The parsonage at Thornton was much more conveniently placed for the church than Clough House had been. The Old Bell Chapel, as it was known, lay at the Bradford end of Market Street, just above Thornton Hall and looking down over it to the pretty Pinchbeck Valley where the fields gave way to woods and Clayton Beck. Now a picturesque ruin, its squat bell tower humbled in the dust and its broken walls overgrown with weeds and shrubs, the chapel was in a dilapidated state even in 1815 when Patrick arrived. Built in 1620, it was a functional and unlovely building, with no pretensions to architectural beauty or merit. Small and narrow, on the north side it had two rows of square cottage windows and on the south, five Late Perpendicular pointed windows; inside it was gloomy and cramped. Francis
Leyland, writing many years later – and after Patrick had ‘repaired and beautified' the chapel – gives an evocative description:

The interior is blocked, on the ground floor, with high-backed, unpainted deal pews. Two galleries hide the windows almost from view, and cast a gloom over the interior of the edifice. The area under the pews, and in the aisles, is paved with gravestones, and a fetid, musty smell floats through the damp and mouldering interior.
9

Despite the physical extent of his parish, Patrick was not hard pressed by official duties. The burials ran at similar levels to Hartshead but there were only about half the number of baptisms: widespread Nonconformity in the Thornton area meant many children were not baptized into the Church of England.
10

Patrick had a great deal of freedom to utilize his time as he wished. Though most biographers would have us believe he spent his hours either in social chitchat with the Firths and their friends or wandering through the Pinchbeck Valley, pen in hand, indulging his literary muse,
11
this was far from the case. In fact, most of the social visiting appears to have been between the ladies; Patrick only called in person at Kipping House approximately twice a month, sometimes more when business had to be conducted with Mr Firth or if the latter was ill. This was hardly excessive, given that the Firths were amongst his most important parishioners, though, inevitably, in a place so small, Patrick or his family sometimes met the Firths while visiting other neighbours.

_ _ _

SHORT EXERCISE 1:
Rewrite the paragraph of the Thornton excerpt that begins "Despite the physical extent of his parish" in a shorter form, keeping its main facts.
The Thornton excerpt has no connection to the records that follow it.

_ _ _

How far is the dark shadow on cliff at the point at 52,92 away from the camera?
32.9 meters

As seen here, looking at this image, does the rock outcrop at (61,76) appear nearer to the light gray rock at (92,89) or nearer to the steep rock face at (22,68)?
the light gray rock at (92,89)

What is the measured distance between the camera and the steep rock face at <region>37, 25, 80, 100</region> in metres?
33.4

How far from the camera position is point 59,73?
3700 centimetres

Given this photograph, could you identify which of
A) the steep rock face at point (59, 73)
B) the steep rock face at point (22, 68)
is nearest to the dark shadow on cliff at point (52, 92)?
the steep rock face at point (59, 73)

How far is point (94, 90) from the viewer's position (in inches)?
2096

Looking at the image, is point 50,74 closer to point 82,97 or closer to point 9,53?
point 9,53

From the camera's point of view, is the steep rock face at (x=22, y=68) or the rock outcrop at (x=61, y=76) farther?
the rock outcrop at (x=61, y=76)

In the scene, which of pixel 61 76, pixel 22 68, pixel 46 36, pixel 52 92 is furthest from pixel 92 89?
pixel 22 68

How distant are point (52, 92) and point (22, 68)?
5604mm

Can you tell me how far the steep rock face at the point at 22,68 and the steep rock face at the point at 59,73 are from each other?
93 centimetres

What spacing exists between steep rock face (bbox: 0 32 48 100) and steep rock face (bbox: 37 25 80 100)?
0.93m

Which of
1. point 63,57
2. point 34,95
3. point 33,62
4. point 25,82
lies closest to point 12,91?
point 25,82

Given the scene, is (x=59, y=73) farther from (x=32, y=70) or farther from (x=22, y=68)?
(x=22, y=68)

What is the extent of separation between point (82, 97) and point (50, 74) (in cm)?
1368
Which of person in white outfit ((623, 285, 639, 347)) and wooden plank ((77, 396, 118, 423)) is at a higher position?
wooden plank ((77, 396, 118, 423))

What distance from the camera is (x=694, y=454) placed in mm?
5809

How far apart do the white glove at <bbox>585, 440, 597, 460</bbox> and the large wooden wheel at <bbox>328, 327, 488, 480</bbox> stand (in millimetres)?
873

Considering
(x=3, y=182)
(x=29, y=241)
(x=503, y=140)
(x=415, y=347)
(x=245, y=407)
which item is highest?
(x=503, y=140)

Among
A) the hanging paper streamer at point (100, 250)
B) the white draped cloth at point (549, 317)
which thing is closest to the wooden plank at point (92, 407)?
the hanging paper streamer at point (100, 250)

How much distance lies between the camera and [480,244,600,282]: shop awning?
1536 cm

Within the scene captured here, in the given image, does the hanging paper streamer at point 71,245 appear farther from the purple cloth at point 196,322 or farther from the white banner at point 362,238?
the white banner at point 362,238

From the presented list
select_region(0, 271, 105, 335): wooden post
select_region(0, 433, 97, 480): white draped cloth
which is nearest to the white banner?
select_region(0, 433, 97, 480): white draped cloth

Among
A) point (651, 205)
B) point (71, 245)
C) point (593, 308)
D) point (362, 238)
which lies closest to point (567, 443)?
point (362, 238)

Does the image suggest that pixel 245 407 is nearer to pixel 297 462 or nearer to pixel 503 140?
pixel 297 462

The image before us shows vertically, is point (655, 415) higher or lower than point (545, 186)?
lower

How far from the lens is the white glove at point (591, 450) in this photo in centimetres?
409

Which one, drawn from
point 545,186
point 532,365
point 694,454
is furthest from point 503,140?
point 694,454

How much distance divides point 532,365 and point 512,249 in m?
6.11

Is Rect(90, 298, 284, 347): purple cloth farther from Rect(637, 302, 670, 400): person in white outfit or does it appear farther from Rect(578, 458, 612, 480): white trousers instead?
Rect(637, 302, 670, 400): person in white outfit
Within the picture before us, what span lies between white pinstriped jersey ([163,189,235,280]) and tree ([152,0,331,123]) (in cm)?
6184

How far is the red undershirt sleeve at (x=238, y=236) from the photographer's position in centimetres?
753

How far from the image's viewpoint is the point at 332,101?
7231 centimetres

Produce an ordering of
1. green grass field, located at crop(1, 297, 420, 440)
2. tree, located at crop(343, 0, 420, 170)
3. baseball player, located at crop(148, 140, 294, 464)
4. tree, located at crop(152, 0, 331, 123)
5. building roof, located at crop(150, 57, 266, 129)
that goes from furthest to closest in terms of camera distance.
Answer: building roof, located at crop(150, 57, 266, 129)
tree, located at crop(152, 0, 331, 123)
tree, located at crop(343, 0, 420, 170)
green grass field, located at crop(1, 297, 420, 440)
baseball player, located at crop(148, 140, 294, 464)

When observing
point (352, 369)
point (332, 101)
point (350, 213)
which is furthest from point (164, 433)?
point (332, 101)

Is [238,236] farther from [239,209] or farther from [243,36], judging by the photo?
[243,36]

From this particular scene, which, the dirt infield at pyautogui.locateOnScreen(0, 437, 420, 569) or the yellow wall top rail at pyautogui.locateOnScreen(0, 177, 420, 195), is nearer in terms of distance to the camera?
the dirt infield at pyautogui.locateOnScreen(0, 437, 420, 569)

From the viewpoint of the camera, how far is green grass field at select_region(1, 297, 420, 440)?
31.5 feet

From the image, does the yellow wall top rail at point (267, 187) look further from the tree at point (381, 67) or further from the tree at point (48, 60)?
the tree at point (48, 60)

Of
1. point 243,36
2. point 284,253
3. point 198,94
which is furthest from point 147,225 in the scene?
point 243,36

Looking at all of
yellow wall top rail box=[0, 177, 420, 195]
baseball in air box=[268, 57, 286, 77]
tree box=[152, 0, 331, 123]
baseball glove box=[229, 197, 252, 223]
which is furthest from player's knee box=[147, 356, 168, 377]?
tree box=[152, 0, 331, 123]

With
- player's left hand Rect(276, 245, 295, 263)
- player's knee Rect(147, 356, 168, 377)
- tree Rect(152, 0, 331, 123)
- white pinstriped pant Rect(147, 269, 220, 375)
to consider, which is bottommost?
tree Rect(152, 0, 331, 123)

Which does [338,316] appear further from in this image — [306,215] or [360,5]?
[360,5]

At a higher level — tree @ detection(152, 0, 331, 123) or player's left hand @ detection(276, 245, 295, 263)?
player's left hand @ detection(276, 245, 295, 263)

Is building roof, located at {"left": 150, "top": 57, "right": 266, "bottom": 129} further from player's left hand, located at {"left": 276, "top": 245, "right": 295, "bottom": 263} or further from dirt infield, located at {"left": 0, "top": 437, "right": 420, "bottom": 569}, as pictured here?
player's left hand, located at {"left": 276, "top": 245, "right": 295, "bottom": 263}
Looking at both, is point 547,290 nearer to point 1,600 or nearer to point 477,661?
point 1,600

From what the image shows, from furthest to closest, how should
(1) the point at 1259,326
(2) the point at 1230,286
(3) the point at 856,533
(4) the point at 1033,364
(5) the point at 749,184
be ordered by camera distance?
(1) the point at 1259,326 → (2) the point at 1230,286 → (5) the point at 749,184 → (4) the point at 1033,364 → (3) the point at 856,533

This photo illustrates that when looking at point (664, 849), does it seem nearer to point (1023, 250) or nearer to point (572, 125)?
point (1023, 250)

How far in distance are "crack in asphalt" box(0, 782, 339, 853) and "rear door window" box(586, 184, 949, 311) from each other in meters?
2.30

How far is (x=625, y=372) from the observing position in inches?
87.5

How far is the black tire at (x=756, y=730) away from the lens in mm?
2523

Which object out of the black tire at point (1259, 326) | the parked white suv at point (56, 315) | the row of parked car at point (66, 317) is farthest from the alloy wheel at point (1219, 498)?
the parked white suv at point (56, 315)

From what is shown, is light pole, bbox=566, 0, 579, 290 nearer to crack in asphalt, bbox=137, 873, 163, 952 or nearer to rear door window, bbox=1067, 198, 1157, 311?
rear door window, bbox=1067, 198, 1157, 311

_ _ _

SHORT EXERCISE 2:
In the records, begin at the line that has "This photo illustrates" and continue through the last line of the records. Substitute "dark tire" for "black tire" and reproduce those lines with no other change.

FULL ANSWER 1:
Although his parish was large, Patrick had few official duties. Burials were at about the same level as at Hartshead, but there were only about half as many baptisms. Widespread Nonconformity around Thornton meant many children were not baptized into the Church of England.

FULL ANSWER 2:
This photo illustrates that when looking at point (664, 849), does it seem nearer to point (1023, 250) or nearer to point (572, 125)?
point (1023, 250)

How far in distance are "crack in asphalt" box(0, 782, 339, 853) and "rear door window" box(586, 184, 949, 311) from each other in meters?
2.30

How far is (x=625, y=372) from the observing position in inches?
87.5

How far is the dark tire at (x=756, y=730) away from the lens in mm?
2523

Which object out of the dark tire at point (1259, 326) | the parked white suv at point (56, 315) | the row of parked car at point (66, 317) is farthest from the alloy wheel at point (1219, 498)?
the parked white suv at point (56, 315)

From what is shown, is light pole, bbox=566, 0, 579, 290 nearer to crack in asphalt, bbox=137, 873, 163, 952 or nearer to rear door window, bbox=1067, 198, 1157, 311?
rear door window, bbox=1067, 198, 1157, 311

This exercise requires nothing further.